Bahtiar menuturkan, putusan yang dilampirkan dari mulai tingkat pengadilan negeri, pengadilan tinggi, hingga tingkat kasasi Mahkamah Agung (MA) untuk kliennya tersebut dinilai cacat hukum dan batal demi hukum, hal itu lantarab dalam putusan tersebut tidak memenuhi ketentuan Pasal 197 Ayat (1) huruf (k) KUHP.
Selain itu, lanjut Bahtiar, ada beberapa fakta dalam isi Putusan Kasasi MA-RI tersebut, yang tidak memiliki kepastian hukum, yakni menolak permohonan kasasi dari Pemohon Kasasi/Penuntut Umum pada Kejaksaan Negeri Cilegon.

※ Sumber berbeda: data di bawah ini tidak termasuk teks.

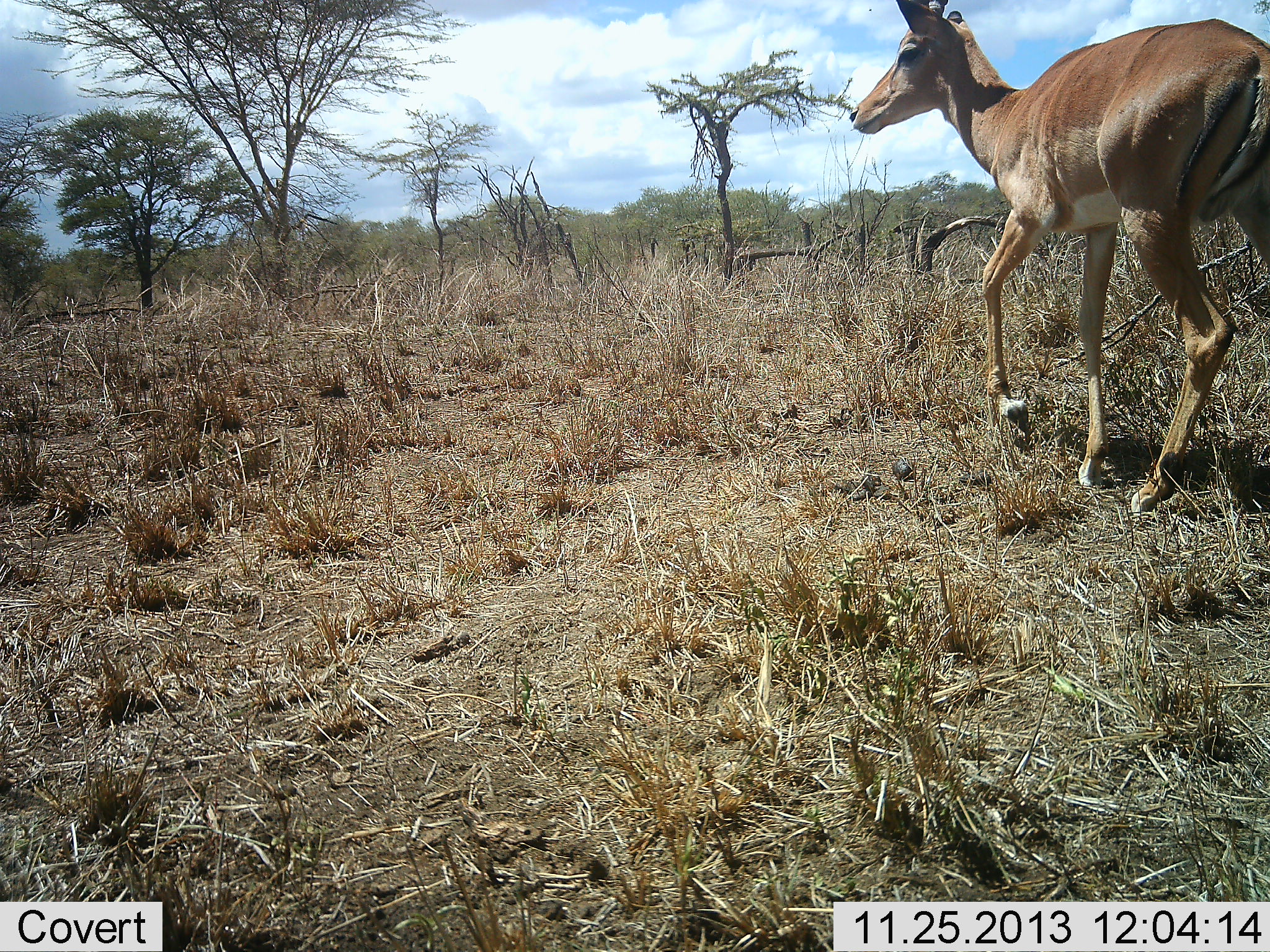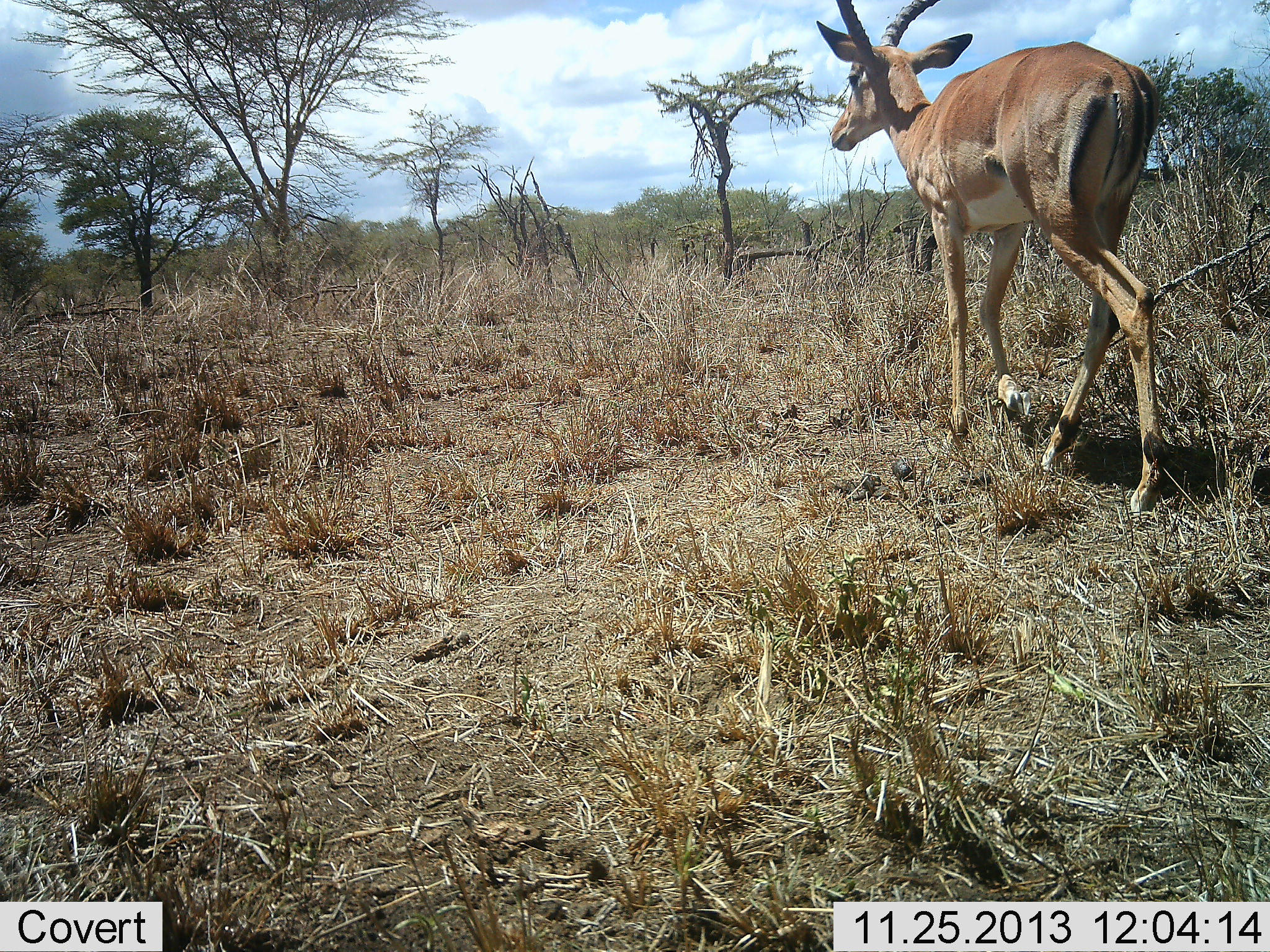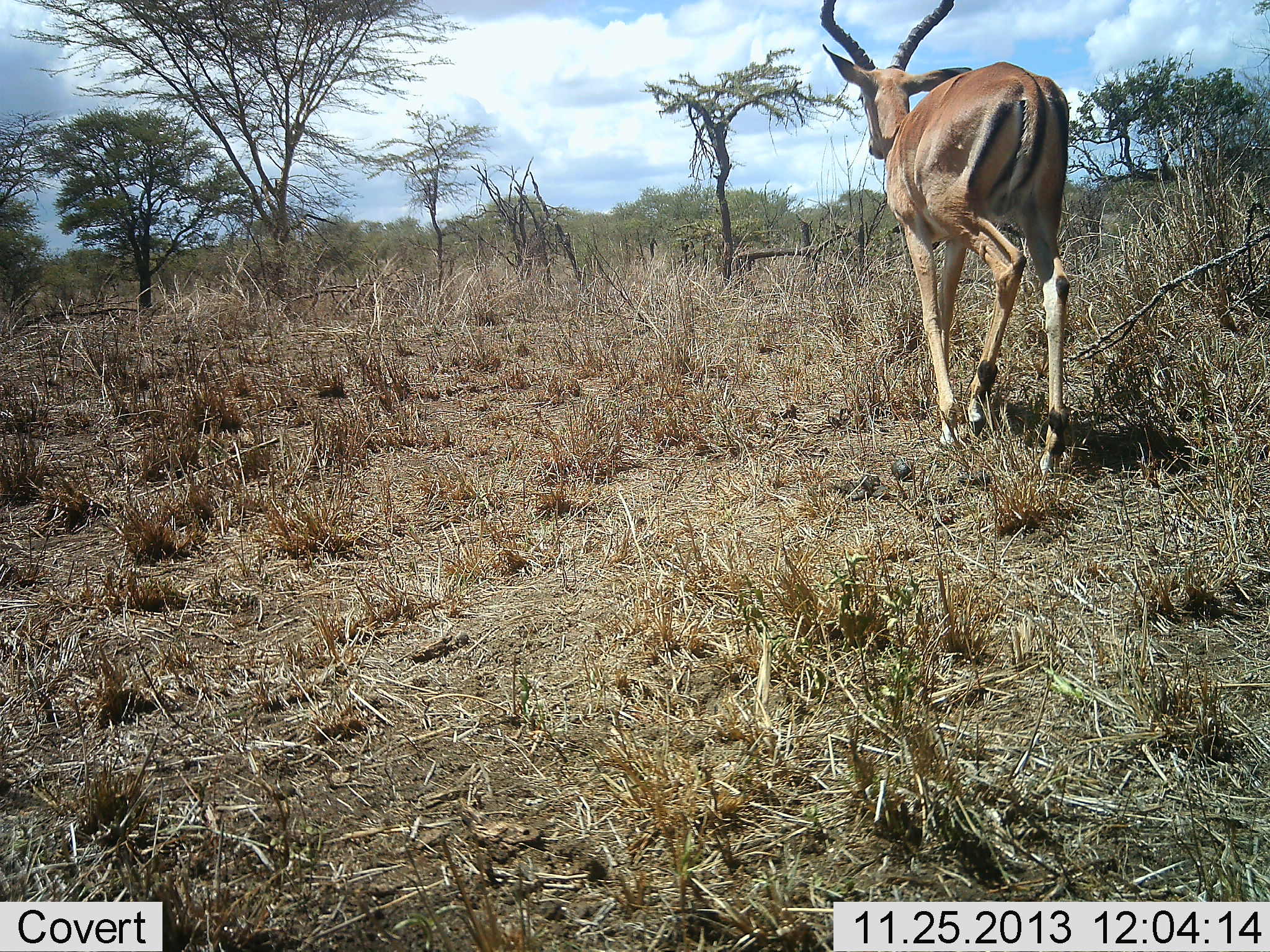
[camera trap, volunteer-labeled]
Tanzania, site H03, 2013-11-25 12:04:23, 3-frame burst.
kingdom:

“Padahal kan itu yang mengajukan Penuntut Umum Kejaksaan Negeri Serang, nah disini saja dalam amar putusannya sudah ada kesalahan, sudah tidak ada kepastian hukum. Lalu di putusan itu disebutkan, menolak tapi memperbaiki putusan pengadilan, kalau sudah menolak seharusnya sudah selesai, kalau memperbaiki itu berarti seharusnya menerima penuh atau menerima sebagian,” ujarnya.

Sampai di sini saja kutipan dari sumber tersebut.